**TEKS KUTIPAN**

######

Selasa, 23 Desember 2008 di 05.20 |  
Pemuda harapan bangsa. Kalimat itu seharusnya tak hanya dijadikan hiasan belaka. Kalmat tersebut harus dibuktikan dalam realita.

Jika melihat fakta yang ada, kalimat ‘Pemuda Harapan Bangsa’ belum terbukti dalam sebuah realita. Yang ada malah pemuda yang boro – boro menjadi harapan bangsa, hanya sekedar menjadi harapan orangtua pun tak pantas. Sekarang mari kita intip keadaan kota – kota besar di Indonesia. Bobroknya masa depan Indonesia dapat dilihat di wilayah ibukota pada malam hari. Coba tengok di kota, gtenerasi kita sudah terpengaruh westernisasi yang sangat luar biasa kuatnya. Jangankan untuk belajar untuk menjaga bangsa, sekedar menjaga kehormatan diri sendiri pun mereka tidak bisa. Coba lihat, sex bebas dimana – mana, generasi pecinta narkoba, hingga kasus bunuh diri di kalangan remaja sudah kita anggap sesuatu hal yang wajar. Kenapa itu bisa terjadi? Bukankah ini sangat bertentangan dengan jargon ‘Pemuda Harapan Bangsa’?

Indonesia sangat membutuhkan pemimpin baru. Pemimpin yang tidak hanya mementingkan urusan perut belaka, namun juga memikirkan masa depan bangsa. Kita butuh sosok bapak yang dapat memotivasi pemuda ‘kembali’ menjadi harapan bangsa seperti pemuda – pemuda jenius jaman Pak Soekarno dulu. Kita butuh pemimpin yang memancing bangsa untuk berbuat. Bukan pemimpin yang memancing bangsa untuk omong doank.

Masalah sekarang bukanlah ada tidaknya pemuda produktif yang bisa menjadi harapan bangsa. Masalahnya, ada tidaknya solusi negara untuk menciptakan pemuda harapan bangsa. Karena, pemuda harapan bangsa itu tidak dilahirkan, tapi diciptakan. Sekarang, masalahnya ada nggak ‘pabrik’ yang mau menciptakan pemuda harapan bangsa?

Pemuda Harapan Bangsa

Pemuda adalah tulang rusuk bangsa. Hitam – putihnya suatu bangsa ditentukan oleh pemudanya. Pantaskah pemuda Indonesia menyandang beban tersebut? Jika dilirik dari sosok pemuda bangsa yang bobrok kehidupannya, tak jelas tujuan hidupnya, dan diragukan loyalitasnya, pantaskah Pemuda Indonesia menyandang beban tersebut? Itu adalah pertanyaan besar untuk disampaikan kepada para Pemuda Indonesia.

Generasi kita telah mengalami banyak perubahan dari zaman ke zaman. Sayangnya, banyak sekali perubahan yang sifatnya negatif. Contohnya, rasa nasionalisme generasi pemuda zaman sekarang jauh lebih buruk dari generasi – generasi sebelumnya. Generasi pemuda zaman sekarang cenderung masa bodoh dengan perjuangan para pahlawan muda zaman dulu. Yang penting, sekarang Indonesia sudah merdeka dan mereka tinggal menikmati hasilnya. Mental seperti inilah yang membuat hancurnya Generasi Indonesia masa kini.

######

**DAFTAR MASUKAN**
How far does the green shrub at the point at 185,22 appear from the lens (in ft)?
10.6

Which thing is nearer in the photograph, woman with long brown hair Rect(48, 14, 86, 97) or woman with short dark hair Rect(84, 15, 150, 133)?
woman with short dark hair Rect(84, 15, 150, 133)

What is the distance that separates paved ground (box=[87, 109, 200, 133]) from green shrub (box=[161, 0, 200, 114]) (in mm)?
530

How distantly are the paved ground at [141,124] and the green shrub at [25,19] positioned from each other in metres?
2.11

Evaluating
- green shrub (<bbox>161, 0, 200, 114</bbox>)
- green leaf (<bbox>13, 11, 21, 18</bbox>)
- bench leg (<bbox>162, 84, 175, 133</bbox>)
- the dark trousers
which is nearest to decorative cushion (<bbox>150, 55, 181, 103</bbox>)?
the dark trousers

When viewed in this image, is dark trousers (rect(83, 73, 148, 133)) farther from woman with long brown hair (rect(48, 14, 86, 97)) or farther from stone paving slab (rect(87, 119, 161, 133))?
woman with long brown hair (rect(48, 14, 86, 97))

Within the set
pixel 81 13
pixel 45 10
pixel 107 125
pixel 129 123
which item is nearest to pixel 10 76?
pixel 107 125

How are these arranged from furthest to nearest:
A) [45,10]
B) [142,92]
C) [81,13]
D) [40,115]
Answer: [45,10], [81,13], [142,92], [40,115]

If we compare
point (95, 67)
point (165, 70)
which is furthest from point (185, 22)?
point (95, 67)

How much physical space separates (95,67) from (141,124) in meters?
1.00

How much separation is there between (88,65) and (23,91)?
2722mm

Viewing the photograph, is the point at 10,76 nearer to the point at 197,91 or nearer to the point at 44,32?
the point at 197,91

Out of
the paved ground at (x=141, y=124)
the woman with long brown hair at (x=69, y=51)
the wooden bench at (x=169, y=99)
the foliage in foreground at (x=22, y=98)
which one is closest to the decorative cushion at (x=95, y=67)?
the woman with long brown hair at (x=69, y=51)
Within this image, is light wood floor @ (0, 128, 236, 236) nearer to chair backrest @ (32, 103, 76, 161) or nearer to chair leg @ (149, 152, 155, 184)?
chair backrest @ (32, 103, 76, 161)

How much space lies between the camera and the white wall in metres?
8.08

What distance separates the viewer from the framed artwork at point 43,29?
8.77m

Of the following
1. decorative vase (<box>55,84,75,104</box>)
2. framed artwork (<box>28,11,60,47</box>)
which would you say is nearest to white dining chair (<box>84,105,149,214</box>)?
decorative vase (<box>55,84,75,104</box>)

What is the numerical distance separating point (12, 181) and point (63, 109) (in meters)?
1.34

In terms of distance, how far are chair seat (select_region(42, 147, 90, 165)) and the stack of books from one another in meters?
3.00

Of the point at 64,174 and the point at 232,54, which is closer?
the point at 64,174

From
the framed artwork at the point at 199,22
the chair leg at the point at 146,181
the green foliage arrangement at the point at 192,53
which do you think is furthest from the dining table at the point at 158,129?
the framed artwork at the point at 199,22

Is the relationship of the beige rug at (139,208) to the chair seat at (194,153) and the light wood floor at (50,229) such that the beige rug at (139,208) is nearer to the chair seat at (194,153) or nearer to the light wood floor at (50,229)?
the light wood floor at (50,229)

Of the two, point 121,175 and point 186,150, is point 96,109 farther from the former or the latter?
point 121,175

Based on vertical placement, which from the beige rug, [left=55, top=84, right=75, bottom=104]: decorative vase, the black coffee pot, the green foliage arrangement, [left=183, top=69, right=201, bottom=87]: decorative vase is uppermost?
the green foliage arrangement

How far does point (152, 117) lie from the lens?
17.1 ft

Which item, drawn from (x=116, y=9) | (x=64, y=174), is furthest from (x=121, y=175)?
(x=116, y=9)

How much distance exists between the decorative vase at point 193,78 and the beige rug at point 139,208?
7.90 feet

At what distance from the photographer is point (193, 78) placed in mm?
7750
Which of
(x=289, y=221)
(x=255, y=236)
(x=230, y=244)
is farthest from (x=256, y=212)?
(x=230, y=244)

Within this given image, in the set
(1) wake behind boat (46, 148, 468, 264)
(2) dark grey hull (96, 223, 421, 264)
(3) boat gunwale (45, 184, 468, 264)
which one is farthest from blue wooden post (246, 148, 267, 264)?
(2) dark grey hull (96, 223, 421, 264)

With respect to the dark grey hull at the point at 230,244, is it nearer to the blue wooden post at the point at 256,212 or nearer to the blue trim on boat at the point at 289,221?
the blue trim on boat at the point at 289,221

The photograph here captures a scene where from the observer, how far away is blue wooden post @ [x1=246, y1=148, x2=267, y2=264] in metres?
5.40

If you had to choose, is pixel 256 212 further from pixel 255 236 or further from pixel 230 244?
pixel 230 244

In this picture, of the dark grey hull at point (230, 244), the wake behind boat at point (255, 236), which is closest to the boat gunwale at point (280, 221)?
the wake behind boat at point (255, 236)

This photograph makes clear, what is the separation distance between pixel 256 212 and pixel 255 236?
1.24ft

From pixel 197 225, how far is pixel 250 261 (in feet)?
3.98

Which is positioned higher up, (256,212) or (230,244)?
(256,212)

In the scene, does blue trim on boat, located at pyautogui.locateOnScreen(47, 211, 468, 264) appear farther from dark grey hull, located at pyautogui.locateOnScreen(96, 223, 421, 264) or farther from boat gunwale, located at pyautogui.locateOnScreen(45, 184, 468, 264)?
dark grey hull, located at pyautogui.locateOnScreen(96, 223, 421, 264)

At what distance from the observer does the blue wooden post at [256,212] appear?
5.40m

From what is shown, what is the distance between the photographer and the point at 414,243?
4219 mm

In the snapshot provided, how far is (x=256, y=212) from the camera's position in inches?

######

**SOAL LATIHAN**
• 1. Kembalikan setiap baris dalam daftar yang memuat kata "located".
• 2. Tuliskan lanjutan esai tentang pemuda harapan bangsa, dimulai setelah kalimat terakhirnya.

**KUNCI JAWABAN**
• 1.
In the scene, does blue trim on boat, located at pyautogui.locateOnScreen(47, 211, 468, 264) appear farther from dark grey hull, located at pyautogui.locateOnScreen(96, 223, 421, 264) or farther from boat gunwale, located at pyautogui.locateOnScreen(45, 184, 468, 264)?
dark grey hull, located at pyautogui.locateOnScreen(96, 223, 421, 264)

• 2.
Bayangkan, jika para pemuda Indonesia masa kini ditukar dengan pemuda Indonesia zaman proklamasi, entah sampai kapan Indonesia dijajah.

Masalah pemuda Indonesia sudah terlanjur besar. Bagi sebuah negara yang mempunyai salah satu sumber hukumnya adalah ‘Ketuhanan Yang Maha Esa’, jika kasus – kasus yang bersifat akhlak sudah dianggap wajar, maka itu salah satu pertanda robohnya sumber hukum di negara tersebut. Pemuda Indonesia harusnya bukanlah apa yang digambarkan saat ini. Pemuda Indonesia harusnya dapat menjaga, menjunjung, serta mengangkat nama baik Indonesia. Kenapa yang ada malah mencemarkan nama baik Indonesia di mata Internasional?

Terror Westernisasi

Pemuda Indonesia sudah terlanjur hancur. Ibu Pertiwi sudah terlanjur kecewa kepada kita. Mental Pemuda Indonesia sudah diteror oleh banyak serangan Amerika, yaitu Westernisasi.

Apa itu Westernisasi? Itu adalah sebuah senjata Amerika untuk menghancurkan generasi penerus bangsa Indonesia. Yaitu dengan menjadikan gaya kebarat – baratan menjadi trend di Indonesia. Tentunya gaya kejelekan mereka. Indonesai telah diserang oleh 3F, fashion, food, fun.

Fashion, gaya pakaian remaja Amerika yang masya Allah, tidak pantas untuk disebut pakaian. Pakaian – pakaian seperti inilah yang menghancurkan moral bangsa. Pakaian – pakaian seperti inilah cikal bakal terjadinya perilaku seks bebas, pergaulan bebas, hingga banyaknya remaja Indonesia terjangkit penyakit HIV / AIDS.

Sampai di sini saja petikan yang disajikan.